**Problem to solve**
Extend the article on Michel Clouscard's Being and Code, picking up after its final sentence.

Page extract below:

Updated: Feb 18, 2022

The article is a note on the introduction to “L’Être et le Code” (Being and Code), the doctoral thesis of Michel Clouscard, read and commented by Sartre : “Being and Code shows a very ambitious undertaking. But in my opinion, it is this very ambition that makes the book valid (...) It is a true totalization (rather than totality), as it accounts for everything, even the individual (...) Its great merit is to show the best conditions for history to reveal itself concretely for what it is: an ongoing totalization.”

, Written by Réveil Communiste


This article is a translation of a French publication by Gilles Questiaux. He recalls, “the importance of the greatest French Marxist thinker, and of the greatest of all university Marxists in France, whose influence remains too weak”. He died in 2009.


An Introduction to Michel Clouscard’s Being and Code

We will not be able to read all the existing books, but we will be able to do without reading a lot of them after having read and meditated on Being and Code.


This is an edited thesis on dialectical materialism, a revolutionary discipline blurring academic boundaries, simultaneously sociological, historical, philosophical, psychoanalytic, even economical. It is composed of more than 600 very dense pages, which are also a “History of France” which describes the rational genesis of the categories of bourgeois subjectivity (and in the current situation of all subjectivity), of its aesthetics, its art and its pleasures as the forgetting of production; the forgetting of production is the left-wing diagnosis of the problem of bourgeois inauthenticity, which is opposed to the diagnosis of the reactionary “forgetting of Being” of the Heideggerians. Walter Benjamin had foreshadowed this analysis.



From the Critique of Bourgeois Epistemology to Dialectical Reason: This 47-page introduction should be published as a brochure, given its great philosophical richness in the field of dialectical materialism and beyond. This introduction is a polemical study whose goal is to identify a problematic, original and decisive methodology; that of the emergence of the subject of knowledge in history, which is associated with the moment of the French Revolution and with the name of the philosopher Kant.

End of Page extract.
Supplied records below:

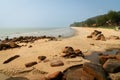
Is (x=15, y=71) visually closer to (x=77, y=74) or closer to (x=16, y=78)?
(x=16, y=78)

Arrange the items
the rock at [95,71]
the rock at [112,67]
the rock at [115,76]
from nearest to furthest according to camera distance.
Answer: the rock at [95,71] → the rock at [115,76] → the rock at [112,67]

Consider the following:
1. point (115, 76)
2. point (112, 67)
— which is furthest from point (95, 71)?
point (112, 67)

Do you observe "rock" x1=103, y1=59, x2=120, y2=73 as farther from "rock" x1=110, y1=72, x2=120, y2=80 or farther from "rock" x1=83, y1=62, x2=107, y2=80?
"rock" x1=83, y1=62, x2=107, y2=80

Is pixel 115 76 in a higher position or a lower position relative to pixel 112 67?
lower

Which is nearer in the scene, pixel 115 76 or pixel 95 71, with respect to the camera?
pixel 95 71

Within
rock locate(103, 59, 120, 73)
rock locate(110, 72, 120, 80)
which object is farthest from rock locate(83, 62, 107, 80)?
rock locate(103, 59, 120, 73)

End of Supplied records.

**Solved problem**
Clouscard, philosopher and sociologist, was born in 1928 and died in February 2009. He is known as the one who had the iconoclastic audacity of theorizing May 68 (in its student expression) as a petit bourgeois counter-revolution, a point of view relentlessly criticized that he has amply developed in a small book with a suggestive title: Neofascism and Ideology of Desire (1973). This stance did not make him popular in the far left, and exposed him to authoritarian right-hander-type recuperations (Gramsci too has been the subject of such falsifications). Going against the tide of leftist failure, his thinking is of great depth and puts us on the path to finding the fix to the ever-worsening gap between the “left” and the popular classes.


Clouscard exposes that Kant is at the origin of contemporary epistemology, but a Kant taken up and bastardized by the Neo-Kantian tradition which seizes power in the philosophical field after the fall of Hegelianism within university, in the second half of the 19th century. Even Husserl, at the origin of the existentialist schools which claim to be a criticism of this tradition, is a hidden representative. He claims to make the transcendental subject an object of knowledge, to grasp it with a direct and mystical intuition, and only succeeds in making it fall into logical formalism, while giving a metaphysical and timeless meaning to contingent empirical contents, entirely determined by the results of class struggle. Clouscard: “The strategy of subjective idealism is to establish a hiatus between the existential and knowledge, between practice and theory, between the cultivated class and the productive class.” Ultimately this gives what François Chatelet called the PSU (university school philosophy), invertebrate eclecticism taught under the name of “philosophy” in school programs.


For Clouscard, a critical sociologist, human sciences are the model of tautological knowledge. To prove his point, he expands on the famous example of the questionnaire which always contains the answers. “Sociology is the discourse that calls itself sociological, discourse of sociologists, license in sociology, empirical science of empirical data”. The claims of logical formalism and structural linguistics are just as misplaced. The unconscious rational code of societies without stories (studied by Lévi-Strauss) serves as a principle for the expulsion of history (and of the progress of the productive forces) from thinking. There are two types of unconscious, for Clouscard, that of savage thinking and that of historical thinking. For Clouscard the reality of progress from one to the other is beyond doubt.


The central theoretical problem is that of the historical production of the subject of knowledge. Clouscard’s historical method applies Kant’s thoroughness to criticizing neo-Kantianism. The critique of neo-Kantianism ideology reveals from its contradictions what the bourgeoisie not only does not want to know but denies. The theory of the precapitalist ensemble that produces this transcendent subject needs to be written. It will be “L’Être et le Code”. His thesis can therefore be read as a history of France in the Middle Ages and Modern Times, with a detour to the subject’s psychological genetics.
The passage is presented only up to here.